Убить Бобрыкина - Александра Николаенко 2 стр.


И в комнату ушла. На дверь закрылась.

«Не останусь…» – подумал он, и, от трельяжа отойдя, издалека смотрел, с опаской, убедиться, что снова мать грозила на воду, зазря…

Мать за стеной Евангелие читала, ниже этажом Танюша с дочкой Оленькой жила. «Бобрыкин ненавистный тоже с ними», – думал он и, думая, садился на колени, и, отгибая коврик, ухо к полу прислонял, чтобы услышать, как живут они, но ничего не слышал. «Надо все-таки Бобрыкина убить…» – подумал он и вышел в общий коридор, чтоб взять стремянку. Но стремянка грохотала, гремела, и на грохот вышла мать.

Мать была седая, длинная как палка, сердитая, в халате сером, беззубая. Из тапок торчали дырки пальцев с не стриженными желтыми ногтями.

– Чего полез-то? – неприветливо спросила мать и зло смотрела снизу, как Шишин на антресолях копошится.

– Ищу веревку, – буркнул он.

– Тьфу! – сказала мать.

– Бобрыкина повешу.

– Тьфу!.. – еще раз повторила мать, и снова в комнату ушла.

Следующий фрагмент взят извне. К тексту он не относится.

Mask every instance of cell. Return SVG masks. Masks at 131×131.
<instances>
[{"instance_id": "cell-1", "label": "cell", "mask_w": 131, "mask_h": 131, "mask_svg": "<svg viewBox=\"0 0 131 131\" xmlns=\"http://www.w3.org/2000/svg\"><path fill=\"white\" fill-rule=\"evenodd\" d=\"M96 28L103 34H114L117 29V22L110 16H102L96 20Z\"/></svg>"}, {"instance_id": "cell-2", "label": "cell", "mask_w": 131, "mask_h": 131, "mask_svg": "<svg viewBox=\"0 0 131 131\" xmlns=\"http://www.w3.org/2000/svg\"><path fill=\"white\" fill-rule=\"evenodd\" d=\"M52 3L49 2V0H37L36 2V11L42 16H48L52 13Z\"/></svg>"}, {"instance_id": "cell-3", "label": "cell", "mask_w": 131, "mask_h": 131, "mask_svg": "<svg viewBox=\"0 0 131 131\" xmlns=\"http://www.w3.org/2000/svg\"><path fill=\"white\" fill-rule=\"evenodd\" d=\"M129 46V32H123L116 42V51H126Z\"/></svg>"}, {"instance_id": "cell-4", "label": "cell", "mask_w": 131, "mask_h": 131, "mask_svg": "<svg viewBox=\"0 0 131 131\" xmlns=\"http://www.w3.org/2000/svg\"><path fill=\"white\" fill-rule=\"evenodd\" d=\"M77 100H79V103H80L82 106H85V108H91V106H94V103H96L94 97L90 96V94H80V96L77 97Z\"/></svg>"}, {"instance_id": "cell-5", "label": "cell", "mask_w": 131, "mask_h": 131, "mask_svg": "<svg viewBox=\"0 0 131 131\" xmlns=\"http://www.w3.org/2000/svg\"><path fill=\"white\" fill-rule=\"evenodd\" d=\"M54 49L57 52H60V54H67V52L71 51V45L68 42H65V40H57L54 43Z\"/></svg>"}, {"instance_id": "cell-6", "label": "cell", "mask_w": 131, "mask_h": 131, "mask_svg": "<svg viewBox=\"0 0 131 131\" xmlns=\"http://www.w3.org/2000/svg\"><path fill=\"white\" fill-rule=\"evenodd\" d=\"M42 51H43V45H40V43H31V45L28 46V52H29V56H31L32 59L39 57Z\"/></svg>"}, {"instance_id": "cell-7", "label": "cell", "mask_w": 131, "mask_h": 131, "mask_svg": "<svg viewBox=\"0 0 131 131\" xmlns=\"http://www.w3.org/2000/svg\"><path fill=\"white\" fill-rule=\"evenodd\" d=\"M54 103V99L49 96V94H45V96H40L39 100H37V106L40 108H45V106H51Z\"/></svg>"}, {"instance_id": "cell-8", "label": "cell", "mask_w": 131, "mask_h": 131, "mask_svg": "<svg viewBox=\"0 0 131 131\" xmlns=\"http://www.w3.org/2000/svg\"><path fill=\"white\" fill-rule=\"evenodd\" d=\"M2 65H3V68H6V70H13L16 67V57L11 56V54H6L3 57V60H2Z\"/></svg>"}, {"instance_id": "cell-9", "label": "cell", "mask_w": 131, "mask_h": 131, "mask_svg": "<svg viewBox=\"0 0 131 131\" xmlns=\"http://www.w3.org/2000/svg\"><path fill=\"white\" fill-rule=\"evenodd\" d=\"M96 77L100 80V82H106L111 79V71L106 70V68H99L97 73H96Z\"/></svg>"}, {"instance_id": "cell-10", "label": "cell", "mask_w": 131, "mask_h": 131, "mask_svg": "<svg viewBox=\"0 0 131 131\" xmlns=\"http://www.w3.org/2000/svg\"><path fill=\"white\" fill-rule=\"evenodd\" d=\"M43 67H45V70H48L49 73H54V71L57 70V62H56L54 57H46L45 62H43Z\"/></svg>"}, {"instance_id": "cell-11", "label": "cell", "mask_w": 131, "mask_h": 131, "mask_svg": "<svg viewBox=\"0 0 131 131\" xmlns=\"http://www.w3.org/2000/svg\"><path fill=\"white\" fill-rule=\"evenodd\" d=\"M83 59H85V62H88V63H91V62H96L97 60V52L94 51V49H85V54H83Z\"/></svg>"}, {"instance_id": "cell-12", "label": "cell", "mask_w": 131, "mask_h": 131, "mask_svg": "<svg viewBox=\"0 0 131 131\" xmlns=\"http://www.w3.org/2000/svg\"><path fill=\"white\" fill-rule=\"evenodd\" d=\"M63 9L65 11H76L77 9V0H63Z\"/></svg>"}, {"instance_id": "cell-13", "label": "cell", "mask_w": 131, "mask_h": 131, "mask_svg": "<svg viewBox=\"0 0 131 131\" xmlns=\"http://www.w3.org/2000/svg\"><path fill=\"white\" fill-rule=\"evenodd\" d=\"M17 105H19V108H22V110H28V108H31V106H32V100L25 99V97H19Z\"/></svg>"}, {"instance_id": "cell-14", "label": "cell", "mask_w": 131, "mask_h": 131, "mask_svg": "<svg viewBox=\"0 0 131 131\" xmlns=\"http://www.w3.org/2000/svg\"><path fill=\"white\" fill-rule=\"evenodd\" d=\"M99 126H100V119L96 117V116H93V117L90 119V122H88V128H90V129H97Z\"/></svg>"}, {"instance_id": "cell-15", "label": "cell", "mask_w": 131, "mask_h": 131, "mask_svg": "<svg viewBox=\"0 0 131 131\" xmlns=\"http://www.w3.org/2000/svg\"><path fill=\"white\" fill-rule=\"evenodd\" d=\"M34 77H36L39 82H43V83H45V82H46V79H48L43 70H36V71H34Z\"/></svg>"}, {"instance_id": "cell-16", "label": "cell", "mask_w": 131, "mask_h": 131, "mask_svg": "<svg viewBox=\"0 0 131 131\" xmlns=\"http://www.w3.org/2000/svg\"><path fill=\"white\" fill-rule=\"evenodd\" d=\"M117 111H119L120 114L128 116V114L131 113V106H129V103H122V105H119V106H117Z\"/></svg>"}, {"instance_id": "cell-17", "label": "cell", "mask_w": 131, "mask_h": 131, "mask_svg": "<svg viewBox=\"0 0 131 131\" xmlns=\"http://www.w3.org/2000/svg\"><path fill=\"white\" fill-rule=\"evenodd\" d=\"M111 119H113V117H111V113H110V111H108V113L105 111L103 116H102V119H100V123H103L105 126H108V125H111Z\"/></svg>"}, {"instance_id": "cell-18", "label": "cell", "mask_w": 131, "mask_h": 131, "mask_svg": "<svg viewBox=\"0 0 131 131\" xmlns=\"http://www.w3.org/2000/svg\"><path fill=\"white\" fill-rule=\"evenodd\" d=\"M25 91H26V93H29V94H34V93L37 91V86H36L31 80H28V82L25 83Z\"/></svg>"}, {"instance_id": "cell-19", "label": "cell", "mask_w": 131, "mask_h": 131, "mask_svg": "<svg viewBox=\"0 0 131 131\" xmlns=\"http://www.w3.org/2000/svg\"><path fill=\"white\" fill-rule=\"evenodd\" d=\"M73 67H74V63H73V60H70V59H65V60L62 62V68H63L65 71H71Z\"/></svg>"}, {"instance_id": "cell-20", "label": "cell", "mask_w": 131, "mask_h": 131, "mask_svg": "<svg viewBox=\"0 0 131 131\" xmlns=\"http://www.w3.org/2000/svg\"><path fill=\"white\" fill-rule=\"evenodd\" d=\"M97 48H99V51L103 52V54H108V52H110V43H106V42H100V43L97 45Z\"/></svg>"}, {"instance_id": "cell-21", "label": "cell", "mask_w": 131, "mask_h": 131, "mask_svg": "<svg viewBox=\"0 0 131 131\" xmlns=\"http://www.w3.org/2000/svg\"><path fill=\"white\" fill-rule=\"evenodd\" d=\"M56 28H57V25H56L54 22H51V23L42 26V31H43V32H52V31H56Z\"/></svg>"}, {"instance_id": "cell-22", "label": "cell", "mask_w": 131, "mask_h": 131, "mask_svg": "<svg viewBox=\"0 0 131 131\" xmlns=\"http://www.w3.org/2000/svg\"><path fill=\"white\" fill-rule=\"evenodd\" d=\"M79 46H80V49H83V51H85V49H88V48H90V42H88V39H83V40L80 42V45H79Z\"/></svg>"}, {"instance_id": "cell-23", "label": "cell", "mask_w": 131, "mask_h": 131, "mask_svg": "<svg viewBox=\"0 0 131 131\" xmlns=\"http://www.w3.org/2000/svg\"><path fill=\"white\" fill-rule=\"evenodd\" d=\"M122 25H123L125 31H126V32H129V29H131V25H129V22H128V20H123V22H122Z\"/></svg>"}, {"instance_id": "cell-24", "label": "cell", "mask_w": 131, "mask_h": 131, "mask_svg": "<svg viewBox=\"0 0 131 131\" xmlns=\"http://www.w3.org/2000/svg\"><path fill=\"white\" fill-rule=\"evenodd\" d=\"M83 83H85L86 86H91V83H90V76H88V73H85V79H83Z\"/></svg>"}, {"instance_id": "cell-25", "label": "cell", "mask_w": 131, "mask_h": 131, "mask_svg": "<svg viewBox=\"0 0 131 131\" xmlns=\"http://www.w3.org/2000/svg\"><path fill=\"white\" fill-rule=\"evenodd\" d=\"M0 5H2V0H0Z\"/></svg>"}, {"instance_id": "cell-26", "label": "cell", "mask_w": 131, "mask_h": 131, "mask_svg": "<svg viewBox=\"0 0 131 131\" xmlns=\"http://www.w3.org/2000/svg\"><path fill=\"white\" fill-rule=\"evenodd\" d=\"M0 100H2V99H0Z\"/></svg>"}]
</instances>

«Бес вверх плюет, а ангел к низу», – подумал он, и, вытянув веревку с антресолей, слез, убрал стремянку и в комнату свою пошел, на ключ закрылся, положил веревку на кровать, сел сверху, дальше думать стал. «Не будет Бобрыкин ненавистный стоять и ждать, пока я задушу его веревкой, – думал Шишин дальше, – он меня сильнее. Вырвет веревку, и надает по шее, как в прошлый раз…» Шишин уже не в первый раз пытался задушить Бобрыкина веревкой, но все не выходило: то Бобрыкин ненавистный не оказывался дома, если Шишин заходил душить его, то дома были Оленька с Танюшей, а при них душить Бобрыкина неловко становилось, а то, вдруг разглядев в руках у Шишина веревку, Бобрыкин отбирал ее, и приходилось Шишину идти за новой в хозяйственный через дорогу, или в другой хозяйственный, что тоже как назло через дорогу был.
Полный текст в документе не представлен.